The majority of the lawsuits challenging the mandate around the country have been filed by religious institutions, but a significant number have been filed by profit-making companies run by people who have religious objections to birth control drugs and devices that they believe will lead to abortion, which they oppose as a matter of their faith.
The Illinois case involves a construction company, Korte & Luitjohan Contractors, Inc., of Highland, Illinois. A Roman Catholic couple, Cyril and Jane Korte, own about eighty-eight percent of the company, which employs ninety full-time workers. About seventy of those are members of a labor union, which provides them with health insurance. The Kortes provide health insurance for the other twenty employees. The Kortes have told the courts that they did not realize until recently that their health plan for those twenty workers did provide for coverage of contraceptives. They want to drop that plan as of January 1, and set up a new one without that coverage, and they sued to get the right to do so free of the new law’s mandate.
The Kortes’ main challenge is under the Religious Freedom Restoration Act, and it was that challenge that the Seventh Circuit majority concluded is likely to succeed when their appeal is decided. The new mandate, it concluded, probably will be shown to impose a “substantial burden” on the couple’s religious faith and on the religious principles on which they run their company. The panel majority also concluded that the federal government has not yet shown a compelling interest, in assuring contraceptive coverage, that was significant enough to justify the burden on the family’s faith.
In a key passage in the panel majority’s ruling, it remarked that the fact that the Kortes “operate their business in the corporate form is not dispositive of their claim…The contraception mandate applies to K&L Contractors as an employer of more than 50 employees, and the Kortes would have to violate their religious beliefs to operate their company in compliance with it.” The passage suggesting that the corporation itself has rights relied upon a citation to the Supreme Court’s 2010 decision in Citizens United v. Federal Election Commission, finding that corporations have full First Amendment rights (at least in the campaign spending context).
While other courts that have refused pleas to block enforcement of the mandate have relied upon the argument that the mandate does not impose a direct obligation on employers to provide actual access to birth control and other contraceptives measures, but only to provide insurance in the event women workers chose to use it for that purpose, the Seventh Circuit majority concluded that the mandate involves “coerced coverage of contraceptives, abortifacients, sterilization and related services” and not the later purchase or use of those services. That, it said, is the potential violation of religious freedom.
The panel majority did note Justice Sotomayor’s ruling on Wednesday against blocking the mandate, in an Oklahoma case. But it said the standard for obtaining an injunction from the Supreme Court is a more demanding one than to obtain one at a federal appeals court.
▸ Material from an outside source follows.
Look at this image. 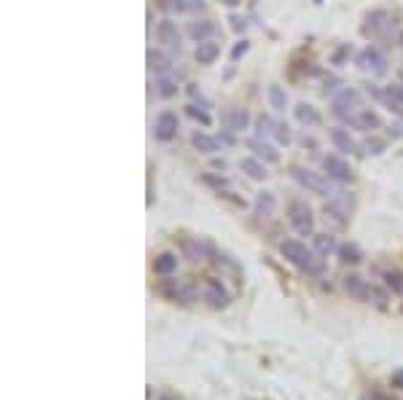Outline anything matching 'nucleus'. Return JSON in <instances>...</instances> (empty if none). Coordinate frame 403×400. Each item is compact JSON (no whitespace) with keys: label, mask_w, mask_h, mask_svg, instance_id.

The Circuit Court’s majority opinion was unsigned, but it had the support of Circuit Judges Joel M. Flaum and Diane S. Sykes. Circuit Judge Ilana Diamond Rovner dissented, arguing that the Kortes had not made a case for an order blocking enforcement. Judge Rovner relied partly on her view of the potential merits of the challenge, but also upon the fact that the Kortes waited too long to pursue their claim after discovering that the health plan they had for the twenty workers did cover contraceptives.